Heart disease rates among people living with HIV are elevated compared to the general population. If you add to that the fact that heart disease is often a silent killer with atypical symptoms, it is easy to understand why more research needs to be conducted on this subject.
It is important that health care providers gain a better understanding of the intersection of HIV and heart disease to inform how they educate, treat, and monitor patients. It is equally important that heart disease prevention tools are developed and tested, specifically among people living with HIV, to determine the most effective ways to treat and prevent heart disease events in these patients.
"We know that people with HIV are living longer and aging. The HIV community has worked very hard for these successes; they have participated in research studies for the past 30 years to help develop antiretroviral therapy that works to suppress HIV. It is our goal now to find ways to keep people with HIV healthy as they age and help them achieve a full and healthy lifespan," said Dr. Steven K. Grinspoon, Director of Massachusetts General Hospital Program in Nutritional Metabolism and Professor of Medicine at Harvard Medical School.
Gaining a better understanding of how HIV may contribute to heart disease and determining effective prevention strategies will enable health care providers and patients to act before significant damage and co-morbidities develop. The time to take action is now, before this silent killer strikes.
Be Proactive About Heart Health
"I never really thought I would live to be an old man, so it was not until a few years ago that I made the decision to take control of my overall health. I quit smoking and am now more conscious of my diet and exercise activities than in the past. Research has come a long way in helping people with HIV, but there are many things we can do as patients to help ourselves as well," said Mr. Carroll.
Members of the HIV community should make it a priority to talk with their health care provider about additional ways to remain heart healthy. There are always helpful resources available at local HIV clinics such as smoking cessation programs, exercise groups, nutrition services, and research studies.

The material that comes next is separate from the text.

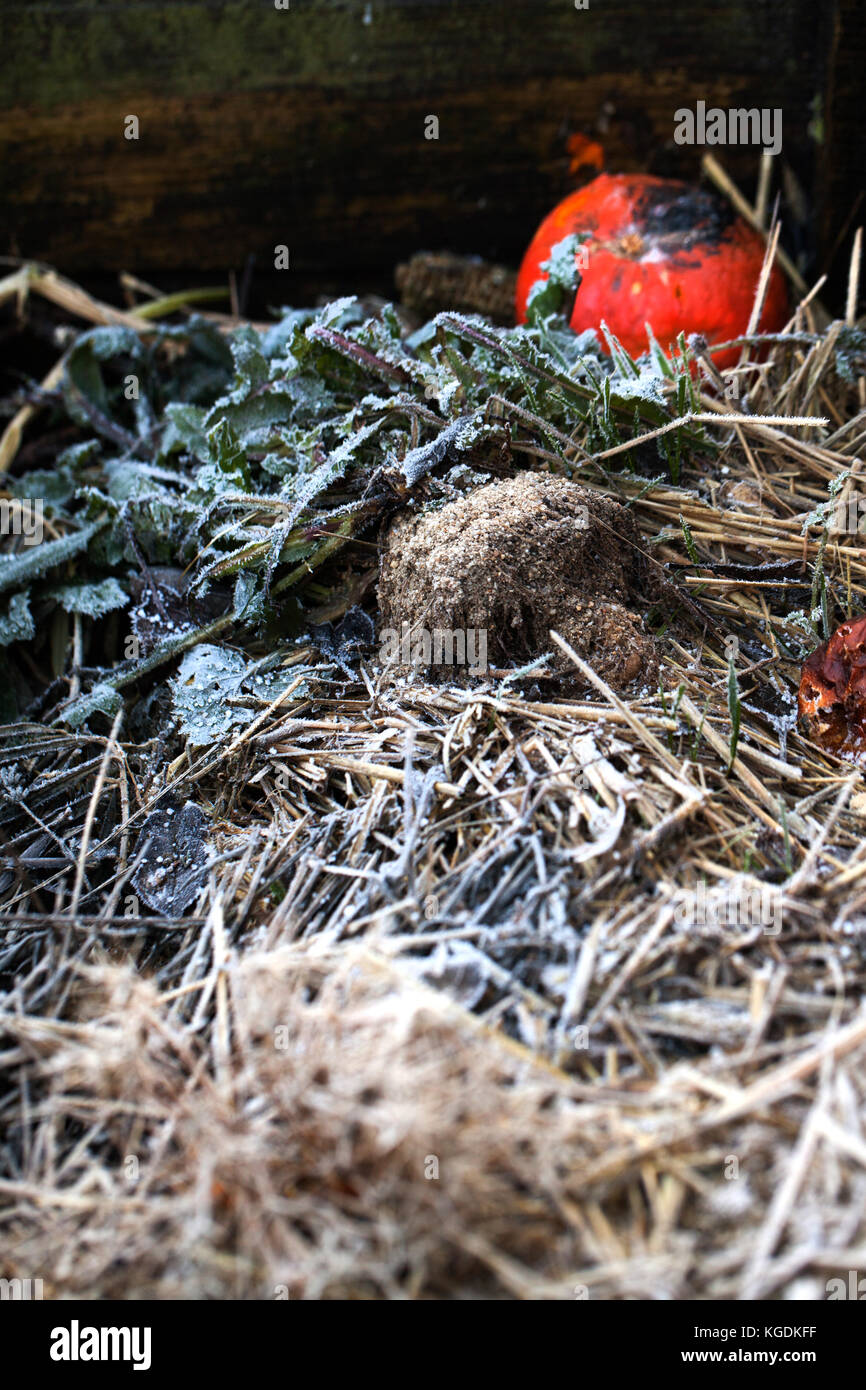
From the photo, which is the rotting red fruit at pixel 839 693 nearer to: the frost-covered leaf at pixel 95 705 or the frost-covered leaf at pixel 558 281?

A "whole-body" approach to living longer with HIV is critical. HIV patients and their health care providers alike should understand that there are many pieces to the puzzle when it comes to keeping those living with HIV heart healthy.
"I have treated many patients who were overweight, who smoked, and rarely exercised. In these instances, I always made it a point to explain the risk factors associated with heart disease and the concerns regarding inflamed non-calcified plaque unique to the HIV population. In future visits, many of these patients made lifestyle changes that, in the long run, led to increasingly positive health outcomes," said Dr. Grinspoon.
Although smoking cessation, eating a healthy diet, and exercising are excellent ways to stay healthy, clearly, there are more tools needed to prevent heart disease among people living with HIV.